His friend, however, broke in again—
"I have been troubled in my mind since then," he said, "because I was told afterwards that I had made a mistake about the proper dose. If you try the cio-root, don't take half an inch, as I recommended, but quarter of an inch. Don't forget. It is of vital importance."
Then he jumped into his 'bus, but I called after him, "What would be the effect of half an inch?"
"Certain death!" he shouted back, and was gone. I turned to look at Montgomery and his wife. She let her umbrella fall and he had turned white. "Of course, there is nothing to be alarmed about," I said, in a reassuring way. "Montgomery has taken half an inch scores of times; you say it always cured you."
"Yes, yes," Montgomery answered; but his voice sounded hollow.
Up to this point the snow had kept off, but now it began to fall in a soaking drizzle. If you are superstitious you can take this as an omen. For the rest of the day, certainly, we had a miserable time of it. I had to do all the talking, and while I laughed and jested, I noticed that Mrs. Montgomery was looking anxiously from time to time at her husband. She was afraid to ask him if he felt unwell, and he kept up, not wanting to alarm her. But he walked like a man who knew that he had come to his last page. At my suggestion we went to the Enoch's Station Hotel to have dinner. I had dinner, Mrs. Montgomery pretended to have dinner, but Montgomery himself did not even make the pretense. He sat with his elbows on the table and his face buried in his hands. At last he said with a groan that he was feeling very ill. He looked so doleful that his wife began to cry.

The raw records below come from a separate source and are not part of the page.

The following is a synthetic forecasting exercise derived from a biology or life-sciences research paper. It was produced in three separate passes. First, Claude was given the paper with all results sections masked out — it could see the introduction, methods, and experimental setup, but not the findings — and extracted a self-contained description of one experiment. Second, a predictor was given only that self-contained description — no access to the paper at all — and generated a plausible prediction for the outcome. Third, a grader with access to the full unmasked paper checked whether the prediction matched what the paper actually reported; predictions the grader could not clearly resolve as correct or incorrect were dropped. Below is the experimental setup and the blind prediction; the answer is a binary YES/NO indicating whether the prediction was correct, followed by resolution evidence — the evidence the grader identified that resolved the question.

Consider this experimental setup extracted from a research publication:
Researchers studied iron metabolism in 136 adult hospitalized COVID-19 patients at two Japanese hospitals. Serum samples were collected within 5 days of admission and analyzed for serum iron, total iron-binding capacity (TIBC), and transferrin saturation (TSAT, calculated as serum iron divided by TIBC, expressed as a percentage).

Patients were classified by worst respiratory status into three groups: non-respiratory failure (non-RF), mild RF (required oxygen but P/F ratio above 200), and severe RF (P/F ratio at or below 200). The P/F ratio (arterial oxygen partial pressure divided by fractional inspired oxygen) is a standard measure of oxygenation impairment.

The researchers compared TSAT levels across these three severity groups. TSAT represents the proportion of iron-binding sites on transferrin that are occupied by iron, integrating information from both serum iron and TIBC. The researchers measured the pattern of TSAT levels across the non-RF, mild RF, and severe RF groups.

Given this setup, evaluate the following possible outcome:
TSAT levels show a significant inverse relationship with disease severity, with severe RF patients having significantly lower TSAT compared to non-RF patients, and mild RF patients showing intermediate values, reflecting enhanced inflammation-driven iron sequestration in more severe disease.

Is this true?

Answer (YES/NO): NO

Montgomery admitted that he blamed the cio-root for his sufferings. He had taken an overdose of it, he said, tragically, and must abide the consequences. I could have shaken him, for reasoning was quite flung away on him. Of course, I repeated what I had said previously about an overdose having done him no harm before, but he only shook his head sadly. I said that his behavior now proved my contention that he only believed in the cio-root because he was told that it had wonderful properties; otherwise he would have laughed at what his friend had just told him. Undoubtedly, I said, his sufferings to-day were purely imaginary. Montgomery did not have sufficient spirits to argue with me, but he murmured in a die-away voice that he had felt strange symptoms ever since we set out from Edinburgh. Now, this was as absurd as anything in Euclid, for he had been boasting of the wonderful cure the drug had effected again most of the way between Edinburgh and Glasgow. He insisted that he had a splitting headache, and that he was very sick. In the end, as his wife was now in a frenzy, I sent out for a doctor. The doctor came, said "yes" and "quite so" to himself, and pronounced Montgomery feverish. That he was feverish by this time, I do not question. He had worked himself into a fever. There was some talk of putting him to bed in the hotel, but he insisted on going home. Though he did not put it so plainly, he gave us to understand that he wanted to die in his own bed.
Never was there a more miserable trio than we in a railway carriage. We got a compartment to ourselves, for though several passengers opened the door to come in, they shrank back as soon as they saw Montgomery's ghastly face. He lay in a corner of the carriage, with his head done up in flannel, procured at the hotel. He had the rugs and my great coat over his legs, but he shivered despite them, and when he spoke at all, except to say that he was feeling worse every minute, it was to talk of men cut off in their prime and widows left destitute. At Mrs. Montgomery's wish, I telegraphed from a station at which the train stopped to the family doctor in Edinburgh, asking him to meet us at the house. He did so; indeed, he was on the steps to help Montgomery up them. We took an arm of the invalid apiece, and dragged him into the library.
It was a fortunate thing that we went into the library, for the first thing Montgomery saw on the table was the half inch of cio-root which he thought had killed him. He had forgotten to take it.
In ten minutes he was all right. Just as we were sitting down to supper, we heard a cat squalling outside. Montgomery flung a three-pound tin of the cio-root at it.